◆ Task objective ◆
Reproduce the RNA journal club summary below word for word, in full.

◆ Passage ◆
▼
RNA Journal Club 7/9/09
Aly A Khan, Doron Betel, Martin L Miller, Chris Sander, Christina S Leslie & Debora S Marks
Nature Biotechnology 27 (6): 549-55, June 2009.
This week’s cerebral analysis by Graeme Doran:
Investigating the application of small RNAs to destabilize specific mRNA targets, researchers have observed a variety of non-specific ‘off-target’ effects – alterations in the expression level of mRNAs that do not contain a perfectly complementary target site for the small interfering RNA transfected into cells. In a minority of cases, the target mRNA is actually stabilized!
Briefly, ‘off-target’ effects have been broadly understood to derive from 4 main sources:
a) Partial complementarity between the small interfering RNA and mRNAs in the cell.
b) Stress responses due to transfection of foreign RNA.
c) Downstream secondary gene expression changes due to silencing of a specific target.
d) Disruption of the endogenous miRNA regulatory network due to competition between the cellular miRNA machinery and exogenously supplied small interfering or short hairpin RNAs.
To date, conflicting experiments have suggested that some si/shRNAs may inhibit endogenous miRNA activity in some scenarios, particularly when the silencing RNAs are present at high levels. This may occur through saturation of either or both the RISC and DICER activities in the cell, depending on the type of small RNA used.
This study from Khan et al. attempts a broad survey of previously published small RNA transfection experiments.
▲
◆ Dataset section ◆
▼
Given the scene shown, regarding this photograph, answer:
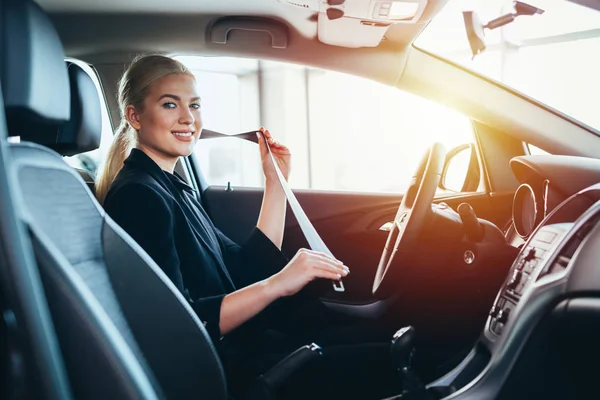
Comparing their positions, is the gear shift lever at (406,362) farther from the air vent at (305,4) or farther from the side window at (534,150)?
the air vent at (305,4)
▲
◆ Response ◆
RNA Journal Club 7/9/09
Aly A Khan, Doron Betel, Martin L Miller, Chris Sander, Christina S Leslie & Debora S Marks
Nature Biotechnology 27 (6): 549-55, June 2009.
This week’s cerebral analysis by Graeme Doran:
Investigating the application of small RNAs to destabilize specific mRNA targets, researchers have observed a variety of non-specific ‘off-target’ effects – alterations in the expression level of mRNAs that do not contain a perfectly complementary target site for the small interfering RNA transfected into cells. In a minority of cases, the target mRNA is actually stabilized!
Briefly, ‘off-target’ effects have been broadly understood to derive from 4 main sources:
a) Partial complementarity between the small interfering RNA and mRNAs in the cell.
b) Stress responses due to transfection of foreign RNA.
c) Downstream secondary gene expression changes due to silencing of a specific target.
d) Disruption of the endogenous miRNA regulatory network due to competition between the cellular miRNA machinery and exogenously supplied small interfering or short hairpin RNAs.
To date, conflicting experiments have suggested that some si/shRNAs may inhibit endogenous miRNA activity in some scenarios, particularly when the silencing RNAs are present at high levels. This may occur through saturation of either or both the RISC and DICER activities in the cell, depending on the type of small RNA used.
This study from Khan et al. attempts a broad survey of previously published small RNA transfection experiments.